Before I can stop her, she rushes back to her white MKX. Fuck me, my bunny is my new neighbor. Now I regret not looking at their place every time I passed it by. I would chase after her, but it’s a little more than a few weeks before Christmas and about three feet of snow fell two days ago. At least, I know where to find her. I’d go to bed early, but I’m too excited to sleep, like a kid anxious for Christmas morning. I’m almost jumping up and down with excitement, but before I head to the sofa, I need to call Ernie. I want all the details she can give me on the family living down the hill and who the fuck the man is that came here the other day.

“Ernie, my dear,” I say charmingly into the phone.

“This is John.” My eyes open wide. My Uncle John’s answering my housekeeper’s phone.

“Well, well, well. So that’s how it is?” A big-ass grin and laugh coat my question.

“Yes, it is Junior. You know damn well she hates when you call her that.” Secretly, I think she loves it.

“How long has this been going on?” I ask. They met when I first moved in, but they were at each other’s throats.

“None of your business, boy. Just know that you’re going to have to find another housekeeper or a maid.”

“Congrats, Uncle. Just so you know I might not have a need for a maid, but a wife is a different story,” I remark, feeling overly cheerful.

“Well, have at it, man!” He laughed happily on the other end.

“I would if you’d pass the phone to Ernestine.”

“If that’s what it takes then…fine.”

He hands the phone over to Ernie who asks, “So what do you want, Bert?”

“Who lives with my new neighbor?”

“His wife and kids.” Her words hit me like a ton of bricks. That bastard has what should be mine.

“Thank you, Ernestine.” I hit the end button because I can’t believe that she’s married. Collapsing on the sofa, I lay there lost in thought. Jealousy and pain enter into my heart. “I can’t believe that this is happening,” I moan out to myself and the empty house. My feelings are a waste. I get up and grab a bottle of Vodka, pop it open and drink straight. Drinking isn’t something I do. I usually keep liquor around for poker night, but I just can’t deal with the news that she belongs to someone else. I don’t understand the emotions I am having for a stranger. I call my assistant and tell her that I won’t be in tomorrow morning and will be working from home. It’s a first for me, but I won’t be able to handle the massive hangover I intend to have and work all day with people when I feel like shit, especially my assistant.





Chapter 2


I lost a day, and I know it’s because I drank enough to kill a horse. It didn’t help get her out of my head, but I have to move on. I forgot to tell Duke to cancel the search, but I’ll get on that later in the office. I’m driving on the same stretch of road on the way to work, and unfortunately, I’m stuck in traffic that happens to be right before the intersection where I saw her for the first time. Every time I see a white SUV, I have to look. It’s never her, but even though I know it’s a lost cause I still look, and to my right, across the street is a white MKX. There she is. She’s carrying groceries in both hands. Suddenly, I’m glad that her SUV doesn’t come with a foot-activated liftgate.

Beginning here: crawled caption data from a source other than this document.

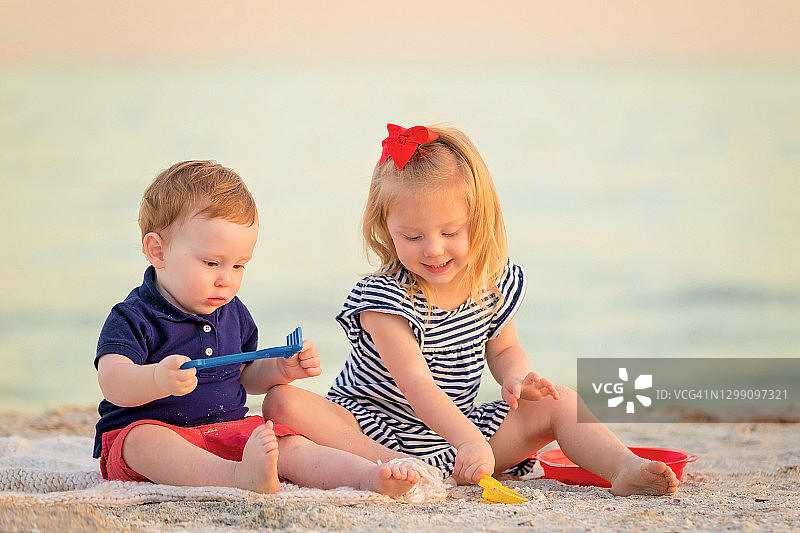 姐弟在沙滩上玩玩具图片素材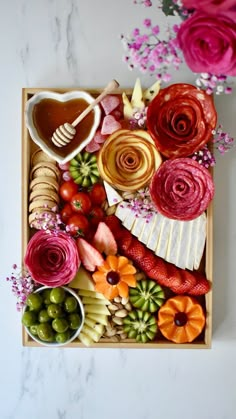 an assortment of fruits and flowers in a wooden tray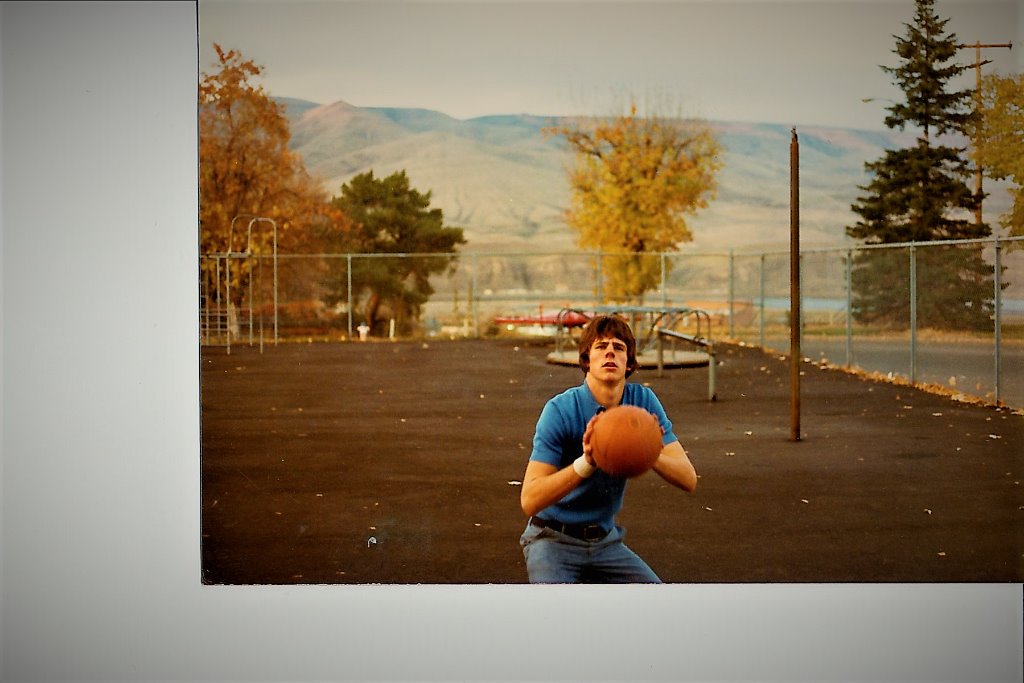 Mark Trigsted shooting freethrows at the St. Stans 9-foot hoop, across the street from Bredablik, (my house), Autumn 1975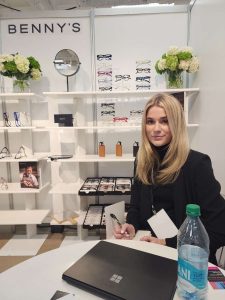 A person poses in front of an eyewear brand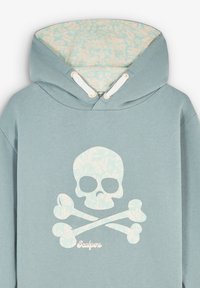 Jasnoniebieska bluza z kapturem z dużym białym wzorem czaszki i skrzyżowanych kości. Wnętrze ma kwiatowy wzór. Zawiera sznurki ściągające i metalowe elementy.
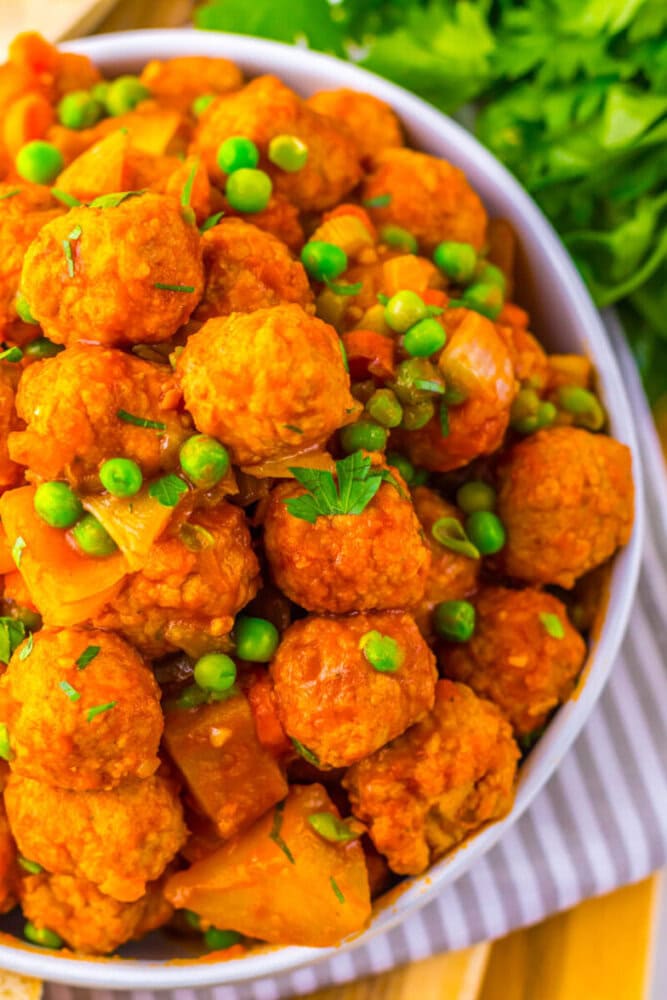 A close-up of a bowl filled with vegetable and pea curry featuring round, orange-colored vegetable balls and chopped greens, placed on a striped cloth.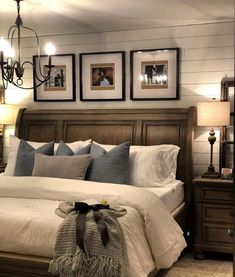 a bedroom with a bed, chandelier and pictures on the wall above it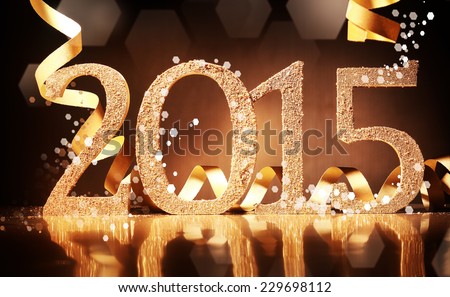 Elegant gold 2015 New Year background with textured golden numbers and twirled gold ribbon on a reflective dark brown surface for your seasonal greeting or invitation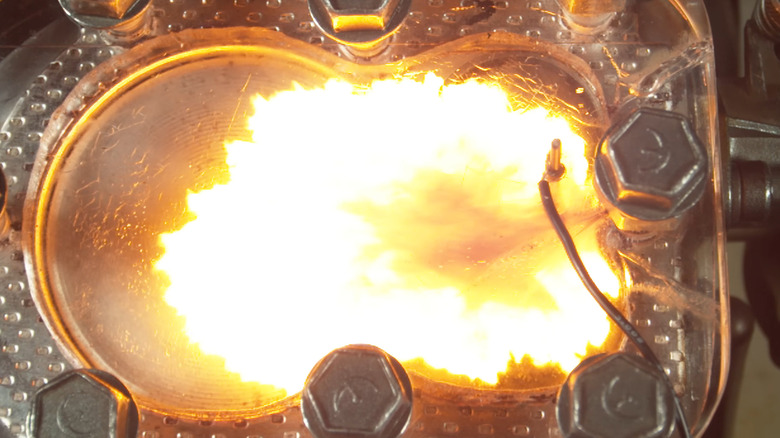 A working model showing how air-fuel mixture is ignited inside a gasoline combustion chamber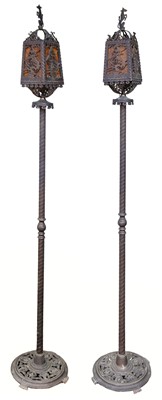 Lot 424 - Standard lamps. A pair of Continental iron work standard lamps, early 20th century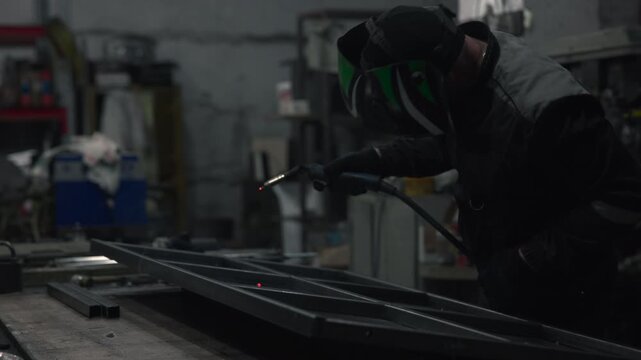 Welder positioning torch over steel beams on concrete workbench inside dim industrial workshop with protective gear, orange embers, and muted smoky atmosphere, with welder, welding, torch, metal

Just as I’m about to jump out of my truck, Bobby Cole goes to assist her. He’s the local deputy sheriff, but that’s all I really know about him because I don’t know shit about most of the townspeople.

I snarl to myself, jealousy filling me up as he opens the hatch. It’s an emotion that has become the norm the last few days and I’m not happy or comfortable with it. She’s married, and I’ve got more feelings for her than I had for my parents or my uncle. It’s beyond nuts, so I’m going to ignore it. Lowering my window, I don’t stop staring at her. If anyone else is around and sees me, I probably look like a stalker, but fuck it, I can’t tear my eyes away.

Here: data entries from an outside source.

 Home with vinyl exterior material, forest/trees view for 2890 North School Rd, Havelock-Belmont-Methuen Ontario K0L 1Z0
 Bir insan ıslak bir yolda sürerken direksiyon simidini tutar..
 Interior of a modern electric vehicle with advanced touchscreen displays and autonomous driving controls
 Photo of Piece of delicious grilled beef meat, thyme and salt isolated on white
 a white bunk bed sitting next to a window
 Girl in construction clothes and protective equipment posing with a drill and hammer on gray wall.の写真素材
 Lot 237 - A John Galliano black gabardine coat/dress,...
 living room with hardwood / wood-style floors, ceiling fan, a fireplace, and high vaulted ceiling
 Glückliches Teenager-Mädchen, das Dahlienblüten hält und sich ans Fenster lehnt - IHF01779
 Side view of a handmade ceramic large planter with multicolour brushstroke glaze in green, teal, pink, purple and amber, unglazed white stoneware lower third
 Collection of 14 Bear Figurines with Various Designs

She smiles up at Bobby, and I want to go over there and beat his ass. Her smile immediately catches my dick’s attention, and he needs to make an introduction. He hasn’t shown interest in pussy for so long I can’t even remember. Knowing it’s wrong doesn’t seem to dissuade me.

I know if I stop at the store I’ll be late, something I haven’t been in almost six years, but I’m willing to do it just to meet her. She’s perfect and I hate the man that she’s married to, for no other reason than she belongs to him. Even thinking those thoughts infuriates me. I want her to be mine and that scares me. Am I willing to break up a family just to possess her? What kind of man have I become?